The parks in our area are home to several static ping pong tables and so in the summer months we take advantage and the whole family strides out and attempts to play either as a doubles match or more usually as two singles. But if you have enough space, it is possible to make the kitchen table into a makeshift ping pong table. Sometimes all you want to know are the basic rules to play a friendly match of ping pong, so here they are…
In singles, the centre lines serve no purpose, so ignore it. In doubles the centre line is supposed to mark where the serve goes so when playing with kids, ignore this too. But it can be useful to determine who plays in what area.
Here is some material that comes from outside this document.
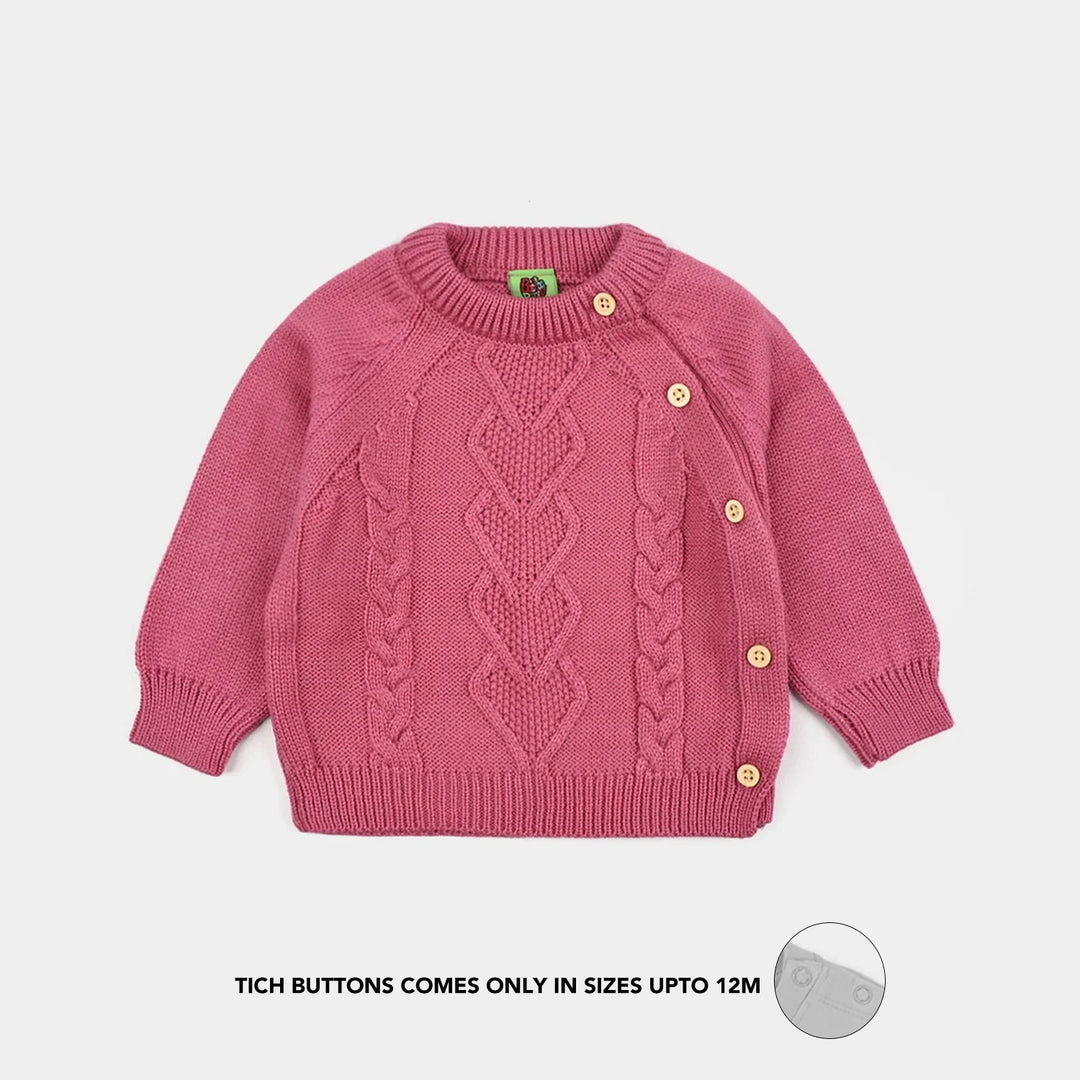 Infant Girls Acrylic Suit-Rose Pink - Rose Pink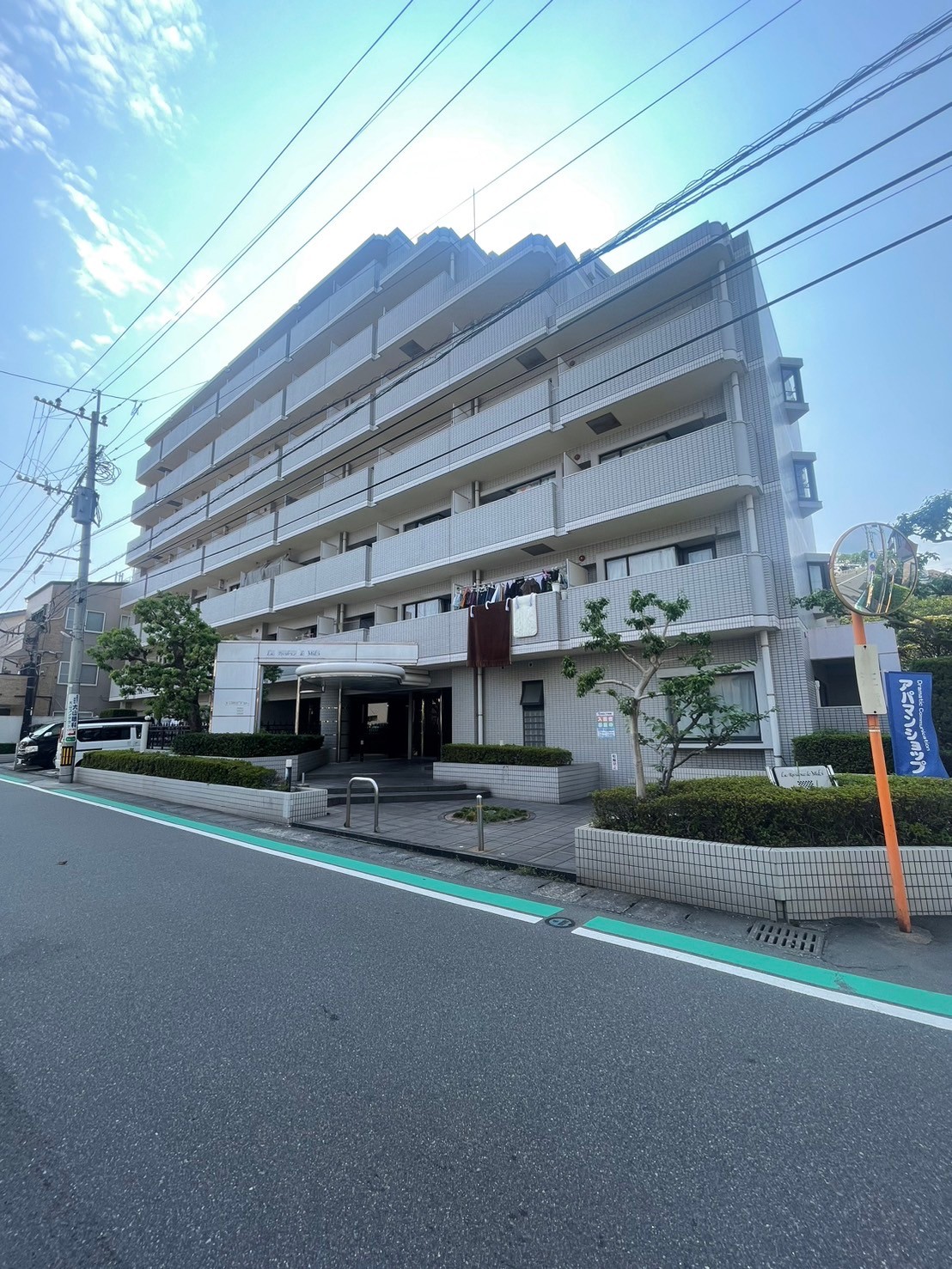 鹿児島市宇宿のマンションの建物外観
For scoring, a match is officially played best 3 of 5 games (or 4/7 or 5/9). For each game, the first player to reach 11 points wins that game, however a game must be won by at least a two point margin. The family version there is just one game usually although we have been known to play ‘best of three’.
A point is scored after each ball is put into play. In the official rules, the serve must be made as follows: the ball must rest on an open hand palm. Then it must be tossed up at least 6 inches and struck so the ball first bounces on the server’s side and then the opponent’s side. However when playing with children, just getting the ball over the net is OK. If the serve touches the net, it is called a let serve. Let serves are not scored and are repeated. We also play a lenient system where if you mess up the first serve you can have a second, as in tennis.
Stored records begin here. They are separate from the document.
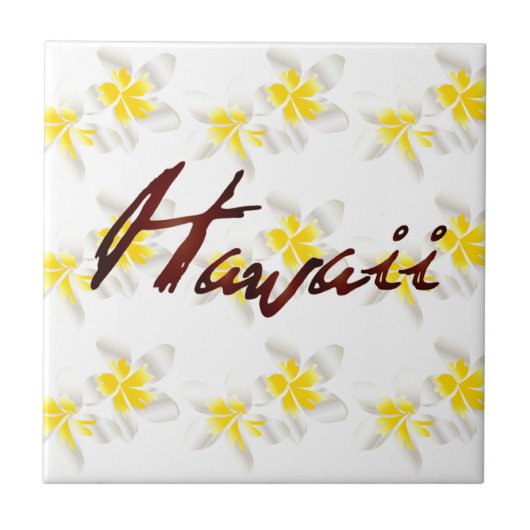 Carreau Fleurs de Plumeria d'Hawaï (Devant)
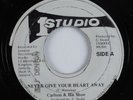 Reggae 45 CARLTON & HIS SHOE Never Give Your Heart Away STUDIO ONE HEAR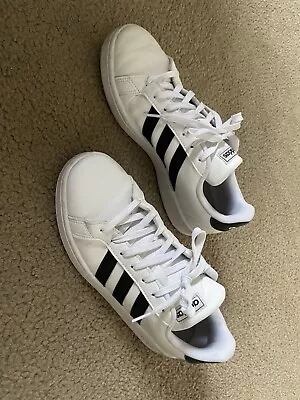 Womens Adidas Cloudfoam White Shoes In US 9 • $50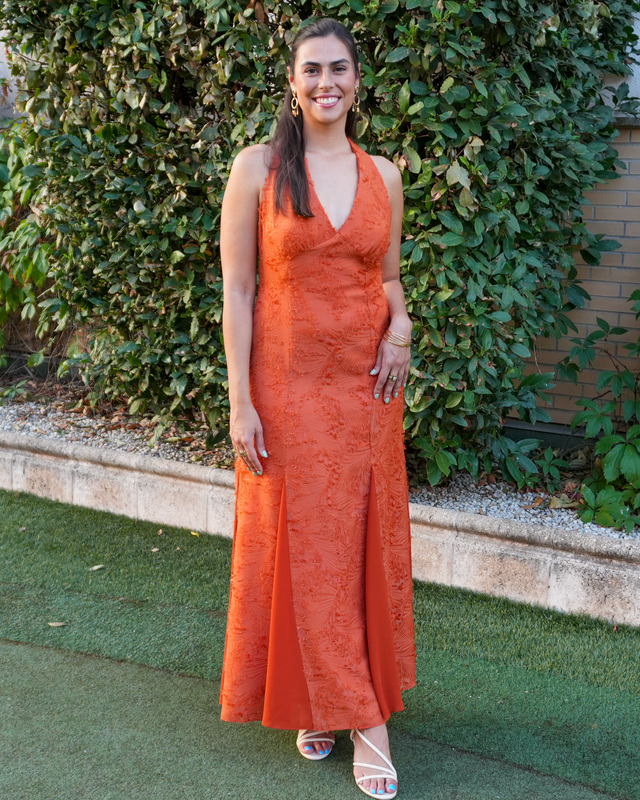 Long Dress with Godets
Table tennis tables count their edges (of the table) as part of the legal table surface, but not the sides. The match flows as follows: each player serves two points in a row and then switch server. However, if a score of 10-10 is reached in any game, then each server serves only one point and then the server is switched. After each game, the players switch side of the table. In the final game (ie 5th game), the players switch side again after either player reaches 5 points.
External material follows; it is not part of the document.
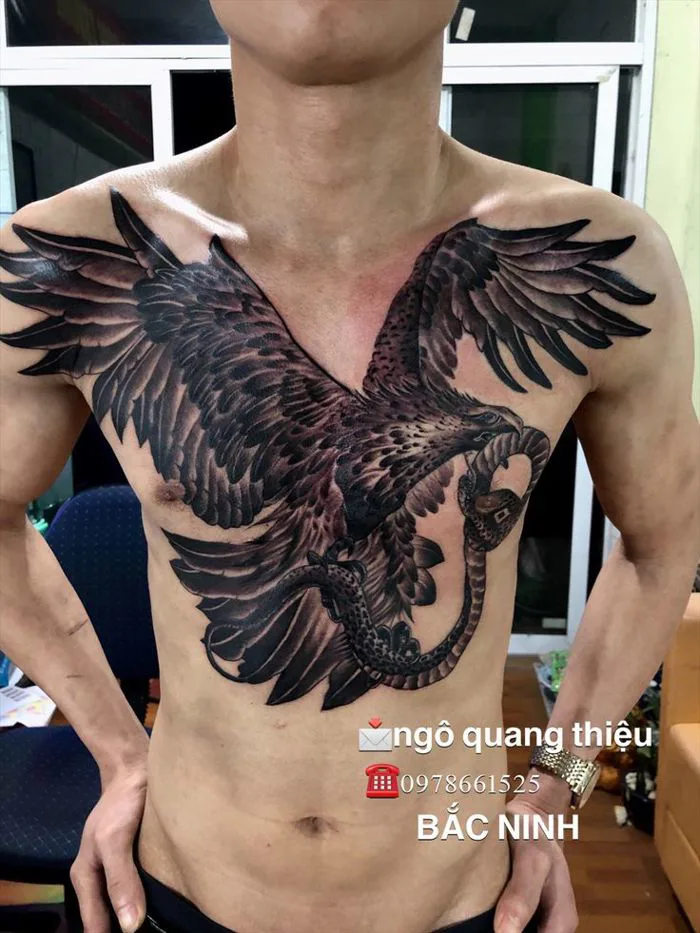 hình xăm đại bàng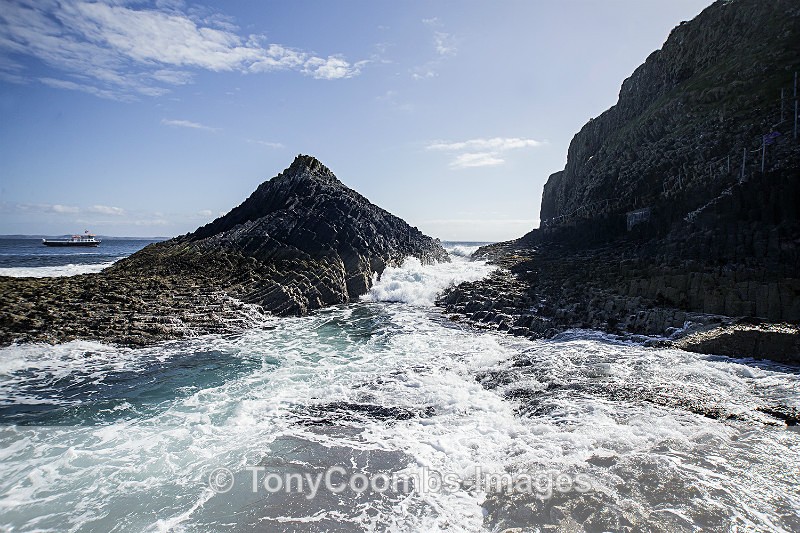 View from landing quay, Staffa - Mull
In winter, we have been known to play a form of table tennis whilst sitting on the floor, as our floor is wooden. This is basically played by attempting to keep the ball in play by batting it to each player in turn. In fact, this game, which is non-competitive, often proves more fun than actual table tennis, although admittedly we have not played it very often.
Overall ping pong is a great option for a warm sunny evening. Although it does not always feel appropriate, due to adverse weather, and is not an improvised game in the tradition of family time, I have included it here as it is relatively inexpensive and gets the family doing something together.